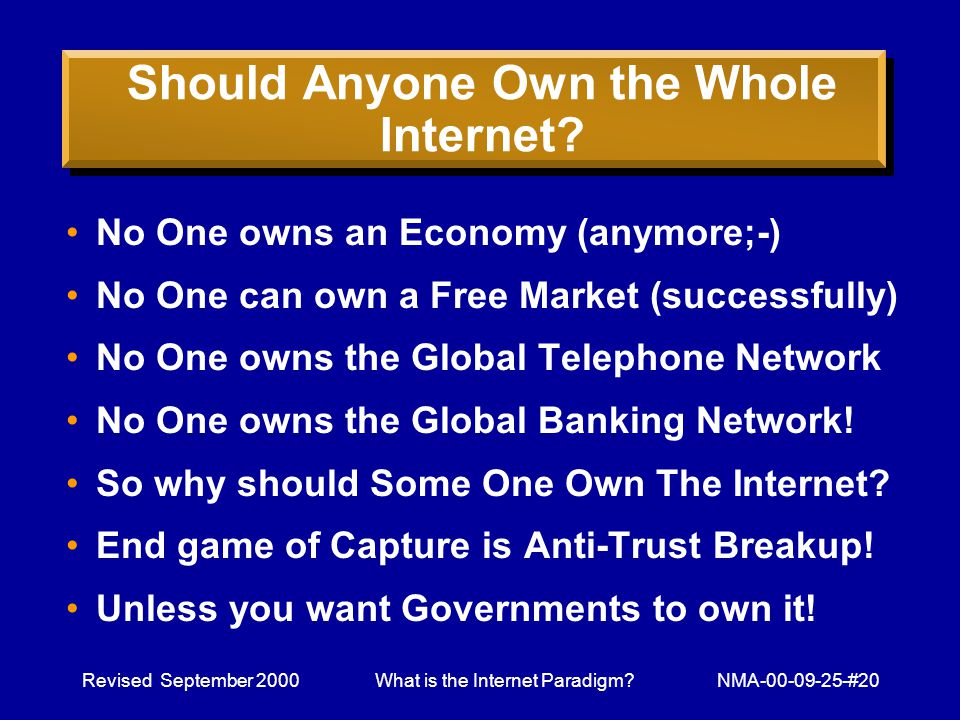 Revised September 2000What is the Internet Paradigm NMA-00-09-25-#20 Should Anyone Own the Whole Internet.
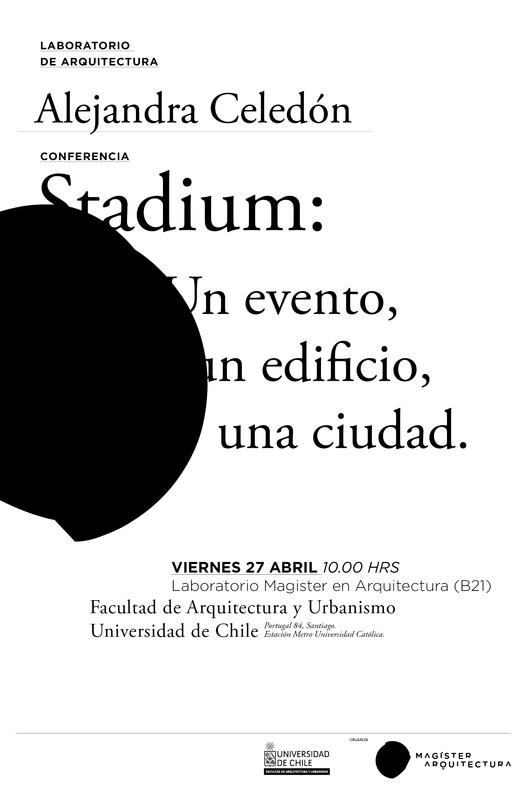 Stadium: un evento, un edificio, una ciudad. Conferencia de Alejandra Celedón, Magister en Arquitectura, FAU, Universidad de Chile / Diseño: Diego Gómez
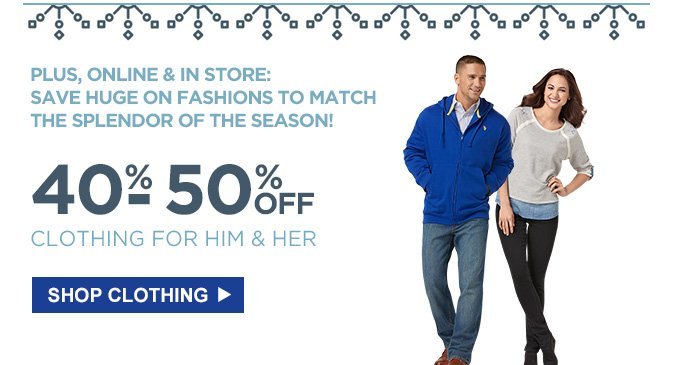 PLUS, ONLINE & IN STORE: SAVE HUGE ON FASHIONS TO MATCH THE SPLENDOR OF THE SEASON! | 40% - 50% OFF CLOTHING FOR HIM & HER | SHOP CLOTHING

> _Problem requirements_
Reproduce the whole listing exactly, but not the images in it.

> _Solution to the exercise_
 Revised September 2000What is the Internet Paradigm NMA-00-09-25-#20 Should Anyone Own the Whole Internet.
 Stadium: un evento, un edificio, una ciudad. Conferencia de Alejandra Celedón, Magister en Arquitectura, FAU, Universidad de Chile / Diseño: Diego Gómez
 PLUS, ONLINE & IN STORE: SAVE HUGE ON FASHIONS TO MATCH THE SPLENDOR OF THE SEASON! | 40% - 50% OFF CLOTHING FOR HIM & HER | SHOP CLOTHING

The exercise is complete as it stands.